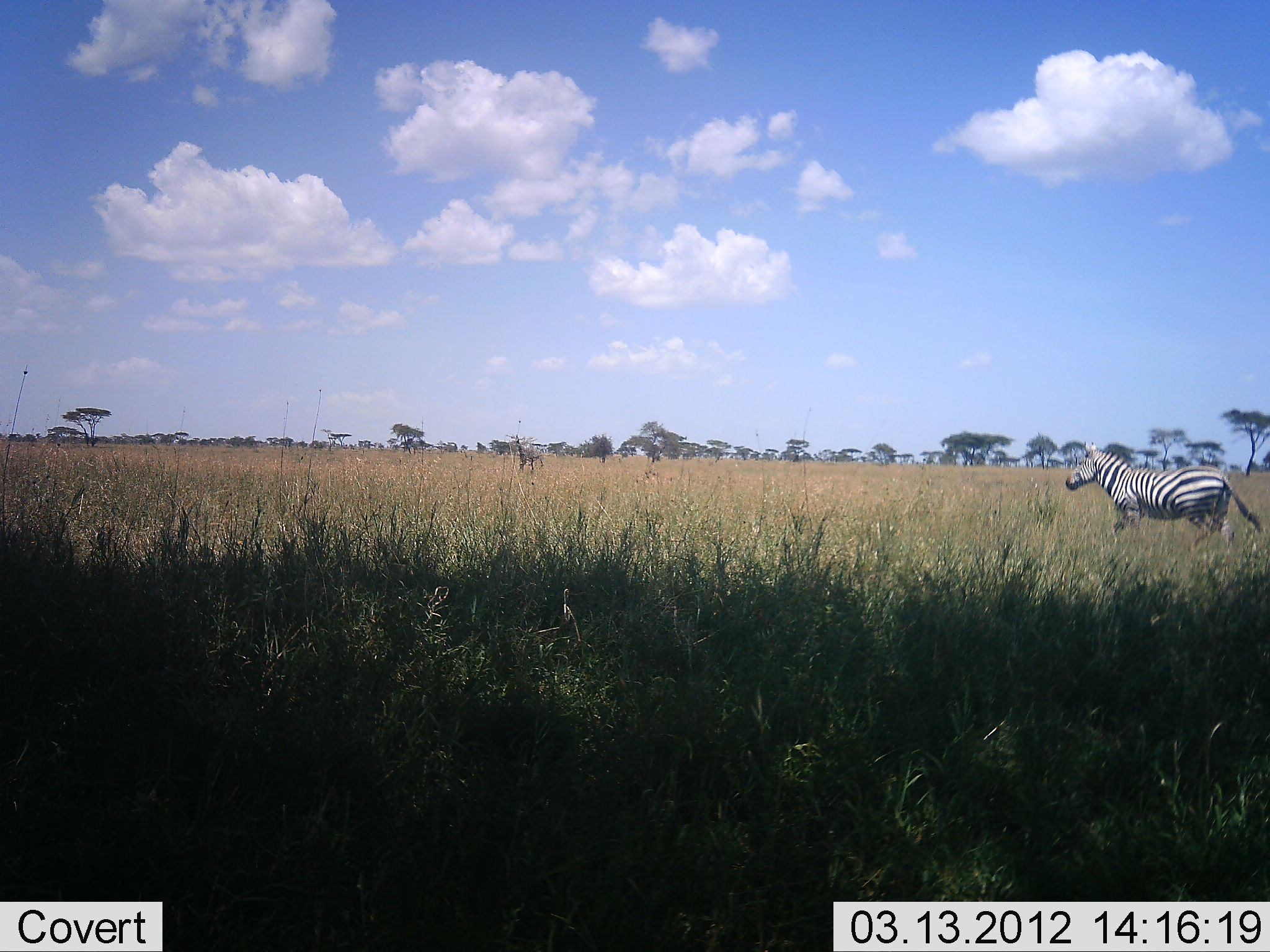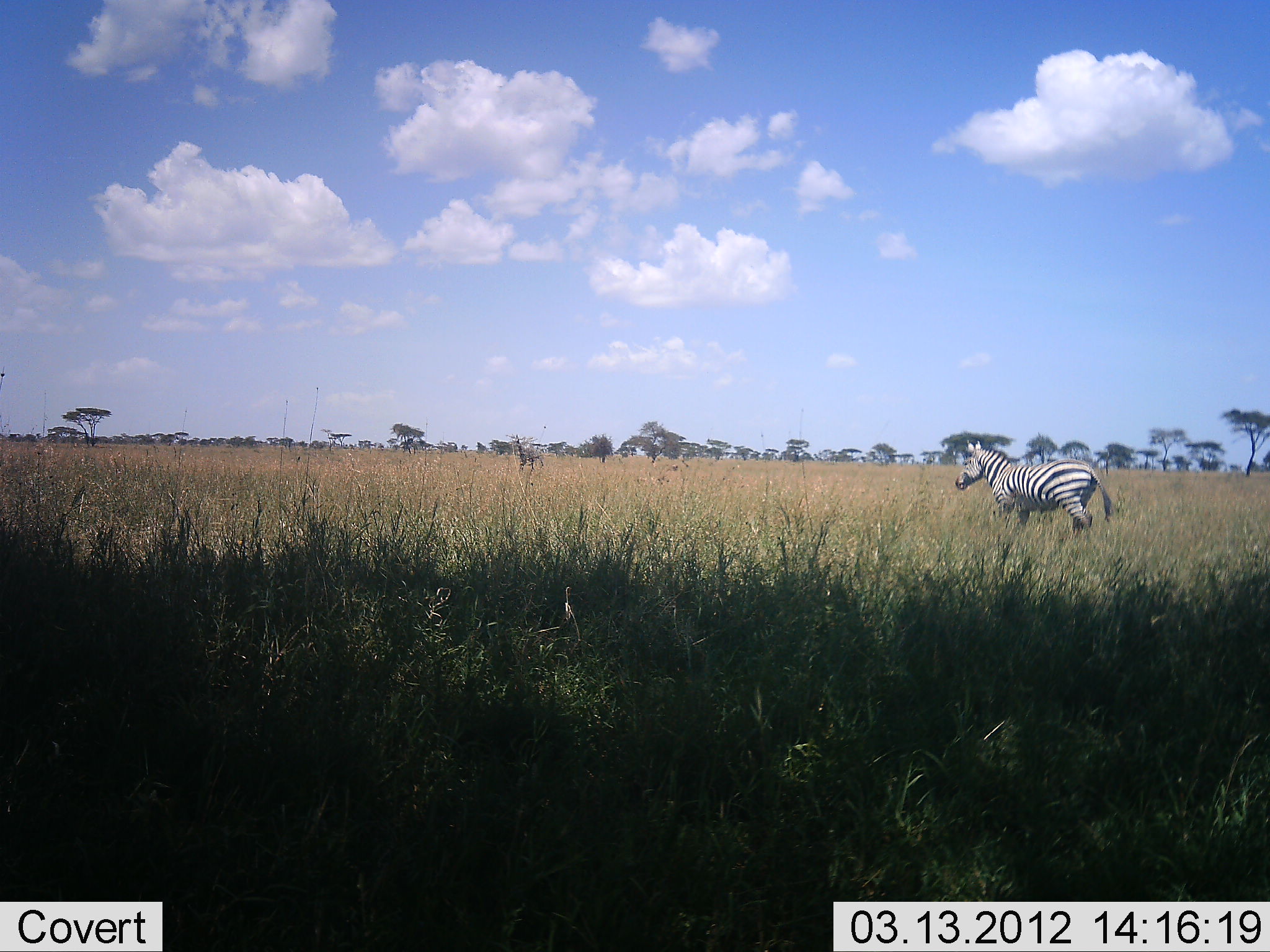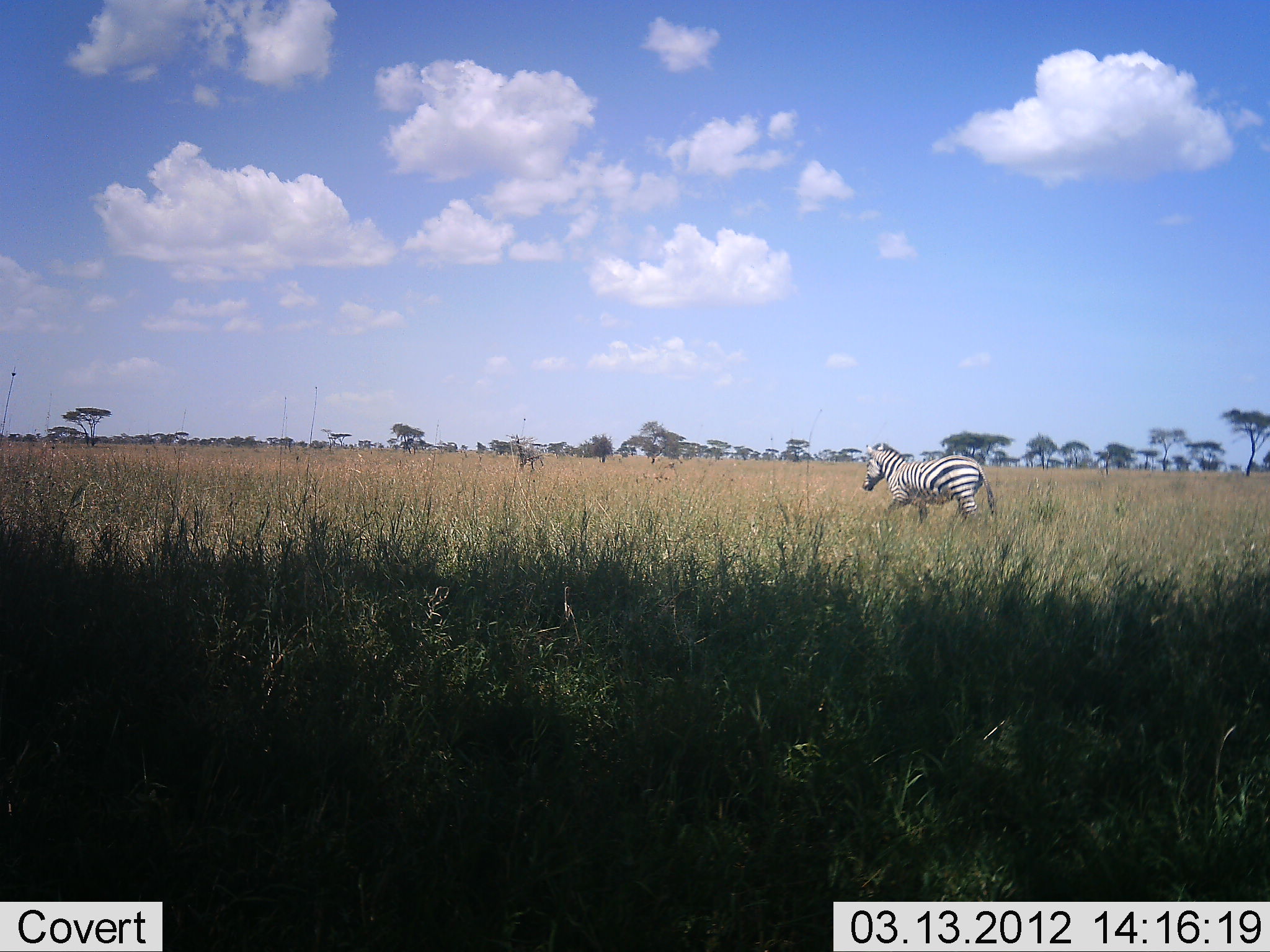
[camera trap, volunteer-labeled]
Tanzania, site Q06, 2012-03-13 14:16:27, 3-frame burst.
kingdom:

========================================================================

→ Task description:
Would you please give the material above again, unchanged but without pictures?

→ Solution to this task:
[camera trap, volunteer-labeled]
Tanzania, site Q06, 2012-03-13 14:16:27, 3-frame burst.
kingdom:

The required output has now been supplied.